PAR Class 15, Thu 2022-03-03
1 NVIDIA GTC conference
March 21-24.
mostly free.
I encourage you to browse around.
There'll probably be a homework or 2 based on this.
2 Types of virtualization
There are many possible levels of virtualization.
At a low level, one might emulate the HW. This is quite flexible but too slow.
-
At a higher level, a basic OS runs separate virtual machines, each with its own file system.
Harmless machine instructions execute normally.
Powerful ones are trapped and emulated.
This requires a properly designed instruction set.
-
IBM has been doing this commercially for 40 years, with something originally called CP/CMS.
I think that IBM lucked out with their instruction set design, and didn't plan it.
-
Well-behaved clients might have problematic code edited before running, to speed the execution.
I think that Vmware does that.
It seems that compute-intensive clients might have almost no overhead.
However, the emulated file system can be pretty slow.
With Vmware, several clients can all be different OSs, and the host can be any compatible OS.
E.g., I've had a linux vmware host simultaneously running both linux and windows clients.
In linux, root no longer has infinite power.
-
The next level of virtualization has an nontrivial host OS, but separates the clients from each other.
They see a private view of the process space, file system, and other resources.

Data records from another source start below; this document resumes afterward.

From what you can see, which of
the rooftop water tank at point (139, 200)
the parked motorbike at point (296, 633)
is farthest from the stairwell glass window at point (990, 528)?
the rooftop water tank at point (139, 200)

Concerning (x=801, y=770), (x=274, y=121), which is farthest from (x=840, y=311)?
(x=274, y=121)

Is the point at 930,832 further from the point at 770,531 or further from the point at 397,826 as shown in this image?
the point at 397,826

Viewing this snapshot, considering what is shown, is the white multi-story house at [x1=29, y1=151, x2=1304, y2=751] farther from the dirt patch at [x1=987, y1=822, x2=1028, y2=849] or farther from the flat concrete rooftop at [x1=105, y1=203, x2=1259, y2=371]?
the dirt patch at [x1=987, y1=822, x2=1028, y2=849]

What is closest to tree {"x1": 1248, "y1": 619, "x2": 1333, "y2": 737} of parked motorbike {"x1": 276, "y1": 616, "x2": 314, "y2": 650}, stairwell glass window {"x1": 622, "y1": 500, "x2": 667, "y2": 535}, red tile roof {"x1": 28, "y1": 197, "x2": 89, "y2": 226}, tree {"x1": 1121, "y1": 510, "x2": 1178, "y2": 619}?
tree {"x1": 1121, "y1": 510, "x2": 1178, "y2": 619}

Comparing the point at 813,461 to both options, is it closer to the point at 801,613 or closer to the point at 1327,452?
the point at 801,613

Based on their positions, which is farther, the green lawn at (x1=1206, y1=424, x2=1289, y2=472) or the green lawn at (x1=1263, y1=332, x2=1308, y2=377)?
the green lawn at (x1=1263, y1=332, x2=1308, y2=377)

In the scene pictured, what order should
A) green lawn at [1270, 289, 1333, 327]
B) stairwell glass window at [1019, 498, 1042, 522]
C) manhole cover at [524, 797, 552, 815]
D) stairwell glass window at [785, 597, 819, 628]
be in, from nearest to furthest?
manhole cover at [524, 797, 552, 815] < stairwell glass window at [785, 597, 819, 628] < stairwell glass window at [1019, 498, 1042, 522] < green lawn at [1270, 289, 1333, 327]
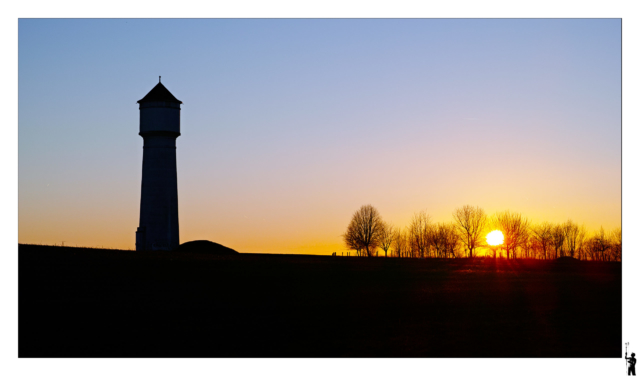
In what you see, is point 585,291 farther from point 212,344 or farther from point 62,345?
point 62,345

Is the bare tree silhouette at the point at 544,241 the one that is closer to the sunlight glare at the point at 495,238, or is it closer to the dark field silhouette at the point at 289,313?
the sunlight glare at the point at 495,238

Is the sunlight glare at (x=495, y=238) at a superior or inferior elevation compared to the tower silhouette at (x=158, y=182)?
inferior

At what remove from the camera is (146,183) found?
189 ft

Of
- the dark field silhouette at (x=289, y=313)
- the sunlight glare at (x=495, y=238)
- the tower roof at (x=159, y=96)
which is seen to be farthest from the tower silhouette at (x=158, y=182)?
the sunlight glare at (x=495, y=238)

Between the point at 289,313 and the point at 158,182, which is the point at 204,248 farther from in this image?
the point at 289,313

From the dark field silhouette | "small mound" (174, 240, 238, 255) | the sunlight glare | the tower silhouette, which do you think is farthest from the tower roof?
the sunlight glare

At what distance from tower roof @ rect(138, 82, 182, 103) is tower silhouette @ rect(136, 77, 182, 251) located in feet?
1.48

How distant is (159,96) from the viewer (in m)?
59.4

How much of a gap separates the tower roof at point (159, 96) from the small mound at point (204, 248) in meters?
12.0

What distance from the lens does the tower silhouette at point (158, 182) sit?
57.5 meters

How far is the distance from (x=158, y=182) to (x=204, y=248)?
7.04 m

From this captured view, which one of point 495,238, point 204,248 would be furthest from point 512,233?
point 204,248

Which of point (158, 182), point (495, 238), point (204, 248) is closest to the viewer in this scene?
point (158, 182)

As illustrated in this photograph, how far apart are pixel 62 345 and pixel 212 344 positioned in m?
4.57
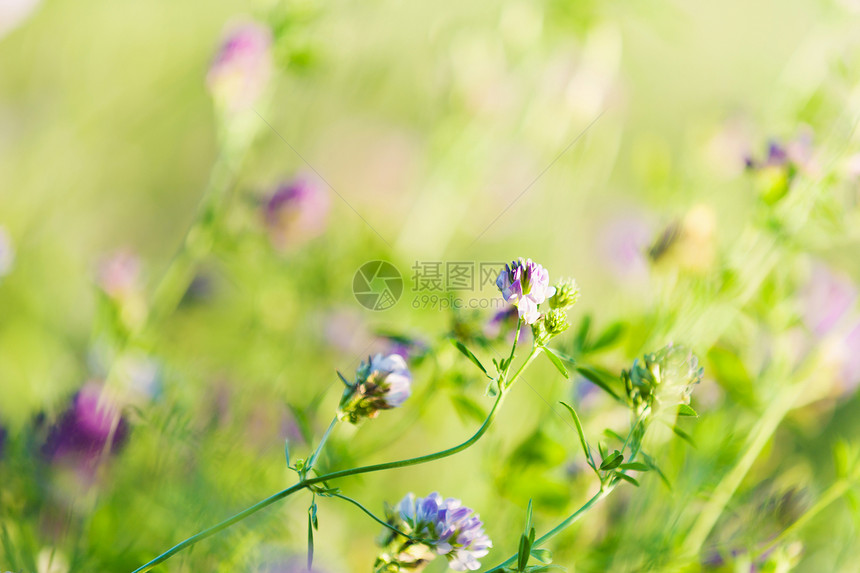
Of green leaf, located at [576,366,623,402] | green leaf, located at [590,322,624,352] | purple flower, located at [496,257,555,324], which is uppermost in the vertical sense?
green leaf, located at [590,322,624,352]

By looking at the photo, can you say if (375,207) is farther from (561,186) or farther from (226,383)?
(226,383)

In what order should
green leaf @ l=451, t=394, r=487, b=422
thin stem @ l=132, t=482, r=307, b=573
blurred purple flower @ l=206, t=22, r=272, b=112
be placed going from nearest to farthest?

This is lighter weight, e.g., quicker to start a VM and less overhead.
The host and client must be the same OS.
This might be called paravirtualization.
Linux supports this with things like namespace isolation and control groups (cgroups). Wikipedia et al describe this.
-
Ubuntu snaps do something like this.
E.g., firefox is distributed as a snap to increase isolation and security.
However starting firefox now takes 15 sec.
-
The next level up is the normal linux security.
You can see all the processes and similar resources.
The file system has the usual protections.
This is hard to make secure when doing something complicated.
How do I protect myself from firefox going bad?
It's easy to describe what it should be allowed to do, but almost impossible to implement.
That includes using apparmor etc.
Who guards the guards? I get spammed at a unique address that I used only to register with apparmor.
In theory, packaging an app in a virtual machine has fewer dependencies and is more secure.
You can run the vm w/o changes on different hosts.
A Vmware client can run w/o change on both linux and windows hosts.
You can run a client on your own hardware, then spill over to a commercial cloudy platform when necessary.
3 Docker
Docker is a popular lightweight virtualization system, which Nvidia uses to distribute SW.
Docker runs images that define virtual machines.
Docker images share resources with the host, in a controlled manner.
For simple images, which is not nvidia/cuda, starting the image is so cheap that you can do it to run one command, and encapsulate the whole process in a shell function.
Docker is worth learning, apart from its use by Nvidia for parallel computing. You might also look up Kubernetes.
-
More info:
I installed docker on parallel to run nvidia images like pgc++. Then I removed it because it wasn't necessary, was complicated, and it was insecure.
4 Several forms of C++ functions
-
Traditional top level function
auto add(int a, int b) { return a+b;}
You can pass this to a function. This really passes a pointer to the function. It doesn't optimize across the call.
These have global scope.
Note auto. It's underused.
-
Overload operator() in a new class
Each different variable of the class is a different function. The function can use the variable's value. This is a closure.
This is local to the containing block.
This form optimizes well.
-
Lambda, or anon function.
auto add = [](int a, int b) { return a+b;};
This is local to the containing block.
This form optimizes well.
-
Placeholder notation.
As an argument in, e.g., thrust transform, you can do this:
transform(..., _1+_2);
This is nice and short.
As this is implemented by overloading the operators, the syntax of the expression is limited to what was overloaded.
5 Thrust - 1
Thrust is an API that looks like STL. Its backend can be GPU-CUDA, OpenMP, TBB, or sequential host-based code.
Functional-programming philosophy.
Easier programming, once you get used to it.
Source code is compact.
Compiled code runs efficiently.
Uses some unusual C++ techniques, like overloading operator().
Since the Stanford slides were created, Thrust has adopted unified addressing, so that pointers know whether they are host or device.
-
Links:
https://developer.nvidia.com/thrust Developer doc
-
Introduction to GPU Programming with CUDA and Thrust 1:18:19
All the preceding contains other interesting links.
6 Just using parallelism
You just want to run a big application, and figure a parallel computer might be useful.
You don't care for the theory.
Then try to implement your application on using existing parallel apps like Matlab or Mathematica.
Parallel matrix ops and Fourier transforms are already available.